Sometime soon, probably on August 18th, the President’s Office of Management and Budget will issue its Mid-Session Review of the Budget. No one has the numbers yet, but a consensus has emerged among Wall Street economists who follow the budget that the Fiscal 2009 deficit will come in about $200 billion lower than OMB’s $1.841 trillion estimate of last May and that the Fiscal 2010 may come in slightly worse than OMB’s $1.258 trillion. There are a lot of cross currents here. OMB’s estimates will reflect the economy as it looked through June, and that was considerably worse than they assumed last spring. Therefore, weaker revenues and rising outlays for unemployment insurance, Medicaid, and interest expense on the public debt will add to the deficit, but reduced spending on TARP than was previously assumed and $70 billion of TARP repayments have reduced the deficit by an even larger amount. The Fiscal 2010 estimate is likely to rise because of higher than forecast unemployment will produce weaker revenues and higher outlays.

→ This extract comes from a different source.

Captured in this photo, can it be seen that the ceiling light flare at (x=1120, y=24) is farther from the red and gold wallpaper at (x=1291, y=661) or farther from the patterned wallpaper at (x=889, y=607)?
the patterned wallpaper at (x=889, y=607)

The Congressional Budget Office will report its Summer Update on August 25th. Its economic assumptions are likely to remain somewhat weaker than OMB’s, and so it’s deficit estimates should continue to be slightly worse as a result.
Last Wednesday, Treasury said Congress would have to raise the $12.104 trillion debt limit in the fourth quarter.
Last Monday, Treasury announced it will borrow $406 billion of marketable debt during the third quarter, $109 b. less than it estimated in April, and that it expects to borrow $486 billion in the fourth quarter. Treasury also announced, partly at the behest of China, that it will expand its offerings of Treasury Inflation-Indexed Securities (TIPS) and will consider replacing the 20-year TIPS with 30-year TIPS. It will announce any changes on November 4th. Last weeks talks with China reportedly featured reassurances by President Obama and Treasury Secretary Geithner that we would address out worsening deficit outlook without resorting to inflating our way out of it. If, at any point in the future, China begins to purchase less U.S. debt, out interest rates would be forced up as a consequence, endangering our fragile recovery.